China's biggest maker of electric vehicles has grown its manufacturing capacity and global presence at a ferocious pace, but tariffs are keeping it from selling cars in the U.S. China's EV industry has exploded in recent years, and the country now sells some of the most cost-competitive and advanced EVs.
According to Automotive News, lobbyists for BYD registered with the Canadian government in late July. In documents, they said they would "advise on matters related to the expected market entry of BYD into Canada for the sale of passenger electric vehicles, and the establishment of a new business, and the application of tariffs on EVs.” The outlet also reported that BYD representatives have met with Canadian car dealers about setting up dealerships.
BYD didn't respond to a request for comment ahead of publication.
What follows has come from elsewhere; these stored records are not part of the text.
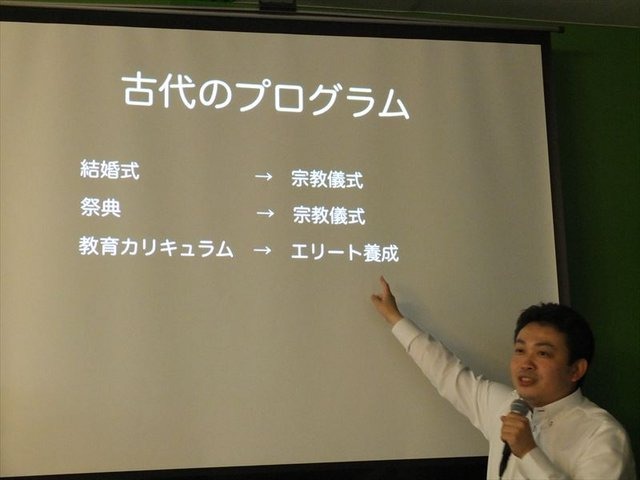 古代のプログラム

結婚式 → 宗教儀式

祭典 → 宗教儀式

教育カリキュラム → エリート養成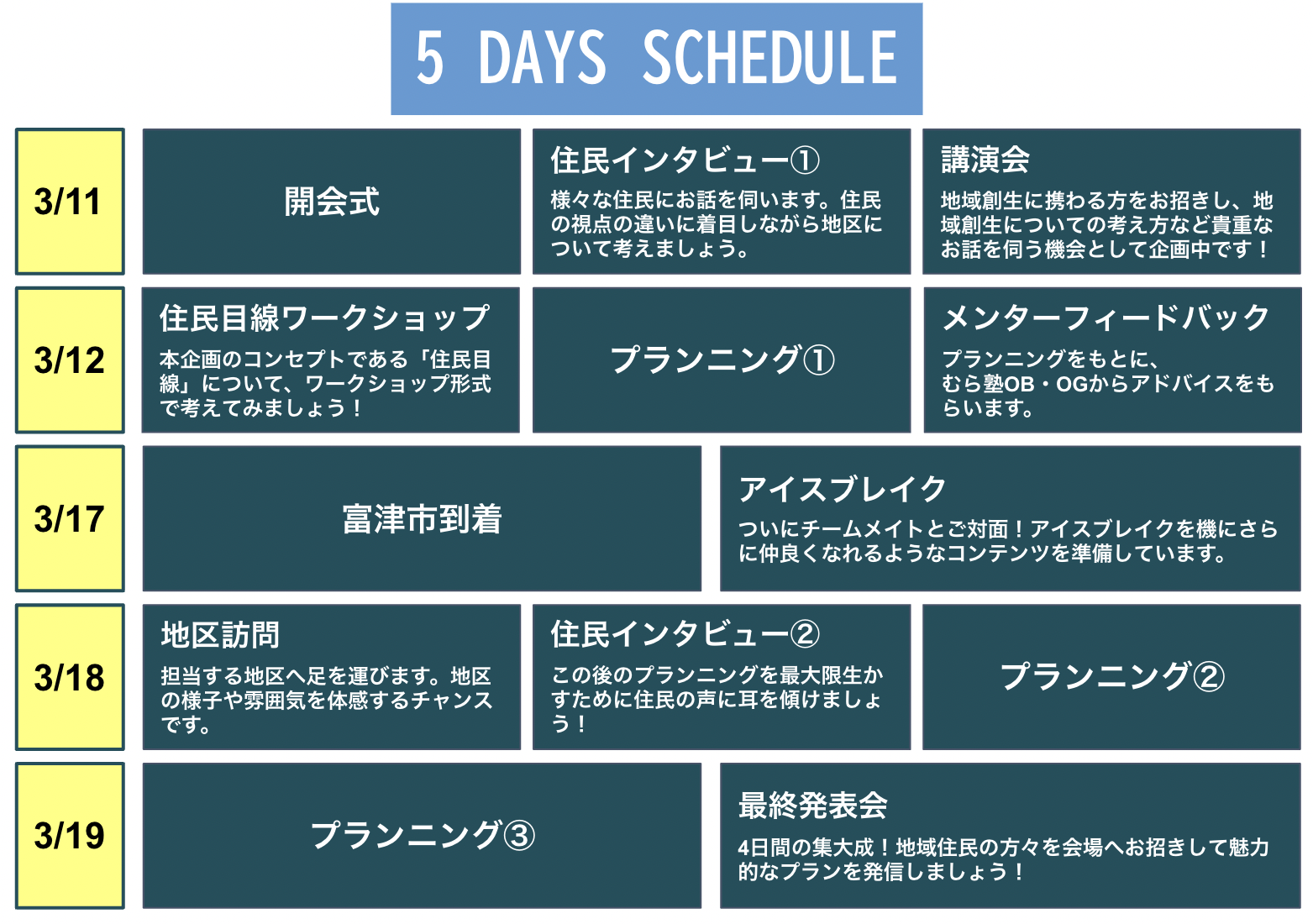 5 DAYS SCHEDULE

3/11

開会式

住民インタビュー①
様々な住民にお話を伺います。住民の視点の違いに着目しながら地区について考えましょう。

講演会
地域創生に携わる方をお招きし、地域創生についての考え方など貴重なお話を伺う機会として企画中です！

3/12

住民目線ワークショップ
本企画のコンセプトである「住民目線」について、ワークショップ形式で考えてみましょう！

プランニング①

メンターフィードバック
プランニングをもとに、むら塾OB・OGからアドバイスをもらいます。

3/17

富津市到着

アイスブレイク
ついにチームメイトとご対面！アイスブレイクを機にさらに仲良くなれるようなコンテンツを準備しています。

3/18

地区訪問
担当する地区へ足を運びます。地区の様子や雰囲気を体感するチャンスです。

住民インタビュー②
この後のプランニングを最大限生かすために住民の声に耳を傾けましょう！

プランニング②

3/19

プランニング③

最終発表会
4日間の集大成！地域住民の方々を会場へお招きして魅力的なプランを発信しましょう！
Car companies and governments around the globe have raised concerns about the threat that the epic rise of China's EV industry poses. Thanks to enormous government subsidies and intense internal competition, Chinese car companies have rapidly emerged as fierce global competitors. They're able to churn out new models at a blistering pace and with a significant cost advantage over established players. China has also developed a stranglehold on the supply chain for lithium-ion batteries. By some estimates, Chinese brands will account for one in three vehicles sold in 2030.
Hence the Biden administration's recent move to slap 100% tariffs on EVs imported from China, and its other policies aimed at promoting onshoring and friendshoring of critical EV-related manufacturing.
Canada is considering enacting similar tariffs aimed at checking China's rise, following in the footsteps of the U.S. and E.U. Making sure those tariffs are as friendly as possible to BYD is surely top of mind for the company's new lobbyists.
There are implications here for the U.S. too. Since China's EV companies can't import directly to the U.S., they'll likely look for workarounds to enter the one of the world's largest car markets. That could mean setting up a presence in Mexico and Canada, one auto-industry analyst told Automotive News.
BYD already sells vehicles in North America. In Mexico, it sells passenger vehicles including the hybrid Shark pickup truck. In the U.S., BYD sells both electric buses and trucks, which it produces at a factory in California. However, BYD's North America president said earlier this year that the company isn't planning to enter the U.S. passenger vehicle market.